Scaling limit of the one-dimensional attractive Hubbard model: The non-half-filled band case

TL;DR

This paper analyzes the scaling limit of a one-dimensional attractive Hubbard model away from half-filling, revealing a structure similar to the half-filled case but with distinct massless excitations, and connects it to the SU(2) Gross-Neveu model.

Contribution

It constructs the continuum limit of the non-half-filled attractive Hubbard chain and identifies its relation to the SU(2) Gross-Neveu model, highlighting differences in the massless sector.

Findings

The limiting model has both massive and massless sectors.

The massive sector resembles the half-filled case and the CGN model.

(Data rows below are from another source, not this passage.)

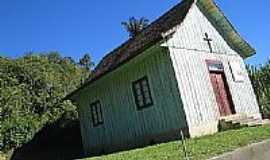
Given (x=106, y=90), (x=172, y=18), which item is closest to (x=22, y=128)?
(x=106, y=90)

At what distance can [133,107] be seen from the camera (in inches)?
709

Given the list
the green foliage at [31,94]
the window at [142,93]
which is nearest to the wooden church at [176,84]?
the window at [142,93]

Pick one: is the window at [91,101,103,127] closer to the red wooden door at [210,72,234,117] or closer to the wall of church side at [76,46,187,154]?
the wall of church side at [76,46,187,154]

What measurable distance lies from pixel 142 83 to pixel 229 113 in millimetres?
4228

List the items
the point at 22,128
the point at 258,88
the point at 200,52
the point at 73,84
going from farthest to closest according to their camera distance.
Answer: the point at 73,84 → the point at 258,88 → the point at 22,128 → the point at 200,52

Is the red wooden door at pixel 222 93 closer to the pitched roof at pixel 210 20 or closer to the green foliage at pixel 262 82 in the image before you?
the pitched roof at pixel 210 20

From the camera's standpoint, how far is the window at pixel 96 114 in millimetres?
20984

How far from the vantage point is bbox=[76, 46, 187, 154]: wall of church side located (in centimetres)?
1596

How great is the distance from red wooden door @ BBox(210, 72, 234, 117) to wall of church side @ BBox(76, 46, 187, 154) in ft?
8.53

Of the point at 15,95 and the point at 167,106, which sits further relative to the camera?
the point at 15,95

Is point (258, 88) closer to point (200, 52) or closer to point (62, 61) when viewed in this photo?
point (200, 52)

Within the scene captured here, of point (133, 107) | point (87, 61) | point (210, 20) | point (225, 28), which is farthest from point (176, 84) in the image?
point (87, 61)

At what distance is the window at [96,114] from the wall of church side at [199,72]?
6541 mm

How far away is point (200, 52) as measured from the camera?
57.1 feet
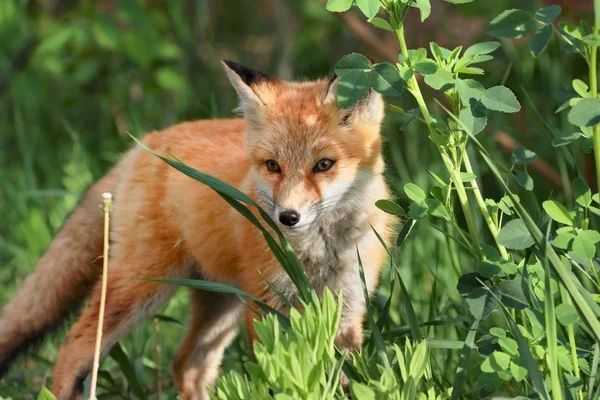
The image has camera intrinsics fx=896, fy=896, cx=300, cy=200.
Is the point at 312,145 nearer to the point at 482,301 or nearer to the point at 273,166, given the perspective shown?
the point at 273,166

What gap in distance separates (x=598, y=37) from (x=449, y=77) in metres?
0.42

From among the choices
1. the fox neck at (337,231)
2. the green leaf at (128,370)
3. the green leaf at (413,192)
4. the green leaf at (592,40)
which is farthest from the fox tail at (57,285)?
the green leaf at (592,40)

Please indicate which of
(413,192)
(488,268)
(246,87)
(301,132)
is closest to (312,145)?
(301,132)

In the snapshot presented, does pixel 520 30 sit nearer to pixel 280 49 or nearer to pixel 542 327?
pixel 542 327

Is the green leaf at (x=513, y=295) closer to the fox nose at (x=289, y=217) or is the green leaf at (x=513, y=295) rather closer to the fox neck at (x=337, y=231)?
the fox nose at (x=289, y=217)

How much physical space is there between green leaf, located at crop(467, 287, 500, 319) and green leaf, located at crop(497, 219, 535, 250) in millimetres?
155

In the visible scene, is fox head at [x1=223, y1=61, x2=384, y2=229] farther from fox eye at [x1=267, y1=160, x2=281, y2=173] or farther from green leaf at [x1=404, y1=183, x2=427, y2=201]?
green leaf at [x1=404, y1=183, x2=427, y2=201]

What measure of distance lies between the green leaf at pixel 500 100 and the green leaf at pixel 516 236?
33 centimetres

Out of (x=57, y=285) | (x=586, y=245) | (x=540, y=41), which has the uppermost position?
(x=540, y=41)

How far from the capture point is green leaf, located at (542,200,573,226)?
2.57 metres

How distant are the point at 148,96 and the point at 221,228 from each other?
3.75 meters

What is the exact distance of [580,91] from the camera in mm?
2486

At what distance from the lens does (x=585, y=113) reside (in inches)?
92.8

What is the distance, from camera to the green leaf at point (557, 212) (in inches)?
101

The massless sector exhibits a tower structure with c=1 and SU(2)xSU(2) symmetry.

Abstract

The scaling limit of the less than half filled attractive Hubbard chain is studied. This is a continuum limit in which the particle number per lattice site, n, is kept finite (0<n<1) while adjusting the interaction and bandwidth in a such way that there is a finite mass gap. We construct this limit both for the spectrum and the secular equations describing the excitations. We find, that similarly to the half filled case, the limiting model has a massive and a massless sector. The structure of the massive sector is closely analogous to that of the half filled band and consequently to the chiral invariant SU(2) Gross-Neveu (CGN) model. The structure of the massless sector differs from that of the half filled band case: the excitations are of particle and hole type, however they are not uniquely defined. The energy and the momentum of this sector exhibits a tower structure corresponding to a conformal field theory with c=1 and SU(2)xSU(2) symmetry. The energy-momentum spectrum and the zero temperature free energy of the states with finite density coincides with that of the half filled case supporting the identification of the limiting model with the SU(2) symmetric CGN theory.